Things to Keep in Mind When Painting a Historic Home
Just as with anything else, you can tell a lot about a house’s history by how it looks. Architecture changes over time, popular color choices come and go, and materials get that aged look about them. Preserving the timeless charm of these antique structures requires careful consideration, especially when it comes to choosing the right exterior paint color. Exterior paint is an easy and effective way to keep your old home looking fresh and clean without sacrificing that rich historical appearance. Let's look at a few things to keep in mind for your home’s next exterior paint job.
Colors Trends Can Change Over Time
Some house colors were so common to a specific time period that you can almost tell how old they are with just a passing glance. Others are timeless and survive passing trends. Before painting your home's exterior, consider how the appearance of your color may or may not change over time.
Bold Colors: By the end of the 19th century, the use of synthetic pigments allowed for a larger array or vivid colors like blues, purples, yellows, and greens. These became popular especially in Victorian style houses. If you are able, sticking to a simple but bold color can harken back to your home's original era. Only bear in mind that, depending on where you live, modern trends may mean that such bold decisions could make your house really stick out.
Timeless Neutrals: You can count on neutral colors like soft beiges, warm grays, and creamy whites to never go out of style. Regardless of when it may have been built, such exterior colors will give your home a simple and quiet feel.
Think About Colors That Reflect Your Home’s Architecture
There are a variety of reasons why some colors may have been more common in certain time periods. Basing your decision of what color exterior paint to use on your home's unique architecture is a great way to reflect your home's past.
It wasn't until the early 1800s that colonial-style home owners began to use exterior paint to color their homes. The colors they used however were limited to those that were derived from common organic material such as clay, iron oxide, and the soot which would build up from oil lamps.

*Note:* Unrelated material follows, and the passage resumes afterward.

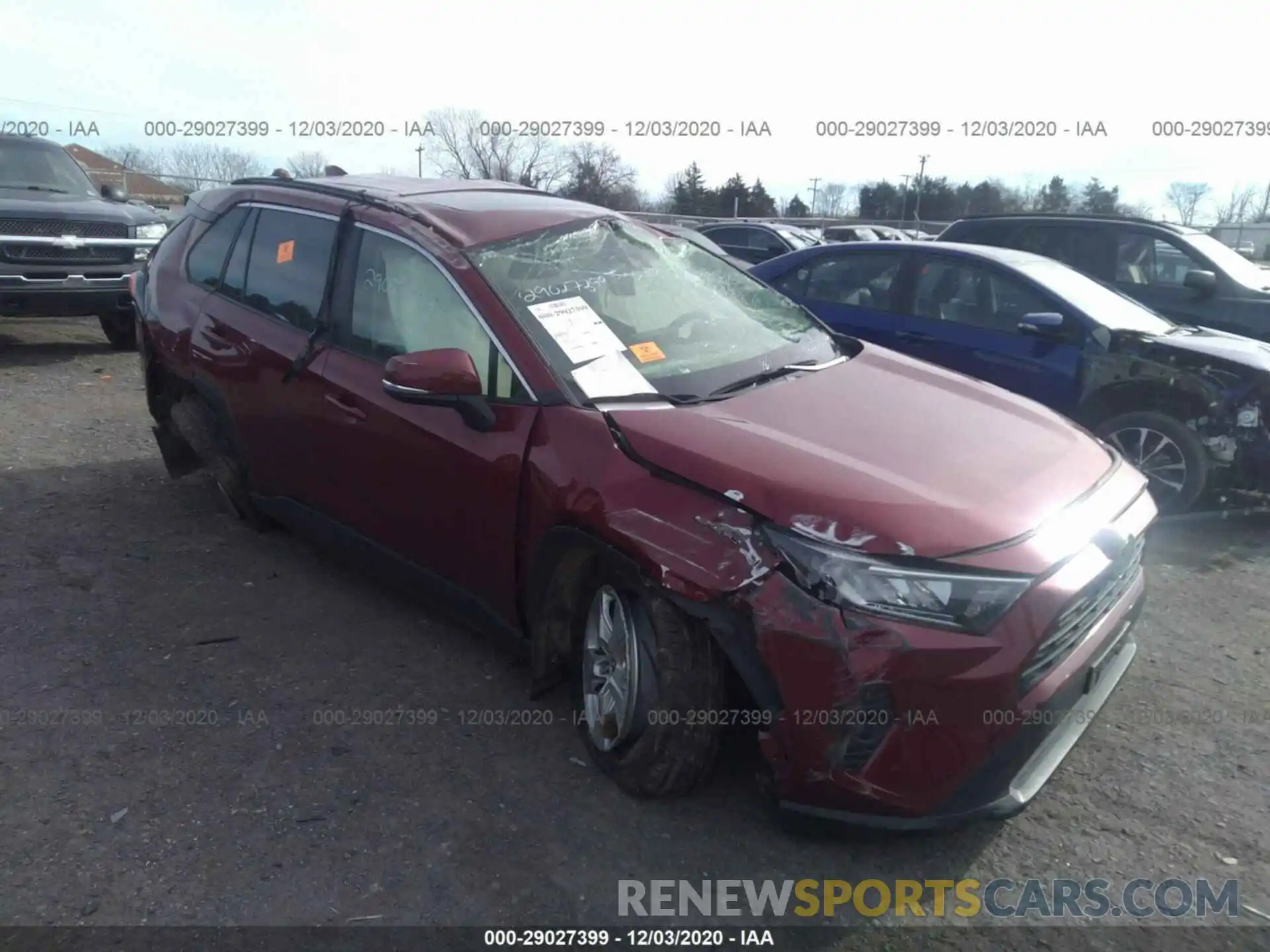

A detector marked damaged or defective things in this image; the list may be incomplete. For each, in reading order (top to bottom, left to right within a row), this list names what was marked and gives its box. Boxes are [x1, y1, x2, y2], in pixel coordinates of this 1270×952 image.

damaged red toyota rav4 [134, 175, 1158, 832]
shattered windshield glass [472, 217, 838, 403]
damaged hood [609, 345, 1117, 558]
damaged hood [1138, 327, 1270, 376]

If your home’s architecture reflects this time period, this may be a good way to base your decision. Choose simple, earthy colors such as light browns, or darker shades of red for window shutters to instantly transport onlookers to an earlier time.
As time went on some styles of architecture became more complex. The more complex, the more opportunity arises to use a variety of contrasting colors to highlight unique angles and patterns. Whether you use black and white or any other combination of colors, a good contrast will make the distinct features of your home immediately recognizable.
Preserving the Authentic Beauty of Red Brick
For historic homes made with red brick exteriors, celebrating the inherent beauty of the brick is a timeless approach. Complement the material with warm, neutral colors such as cream or beige on trim, shutters, or doors. This classic combination showcases the historical authenticity of the property, preserving its style for generations to come.
Frequently Asked Questions (FAQs):
Q: Are there specific paint colors that are historically accurate for my home's era?
A: Yes, different historical eras often had distinct color palettes. Consult historical resources, architectural experts, and local preservation authorities to determine historically accurate paint colors for your home's era.
Q: Should I consider lead paint in my historic home when repainting?
A: Absolutely. Historic homes may have layers of lead-based paint. It's essential to take the necessary precautions, including testing and proper containment or removal, to ensure safety during repainting. Engage professionals experienced in lead paint abatement for assistance.
Q: How often should I repaint my historic home's exterior?
A: The frequency of repainting depends on various factors, including the type of paint used, weather exposure, and general wear. As a general guideline, plan to repaint your home every 5-10 years, or when signs of fading, peeling, or damage become evident.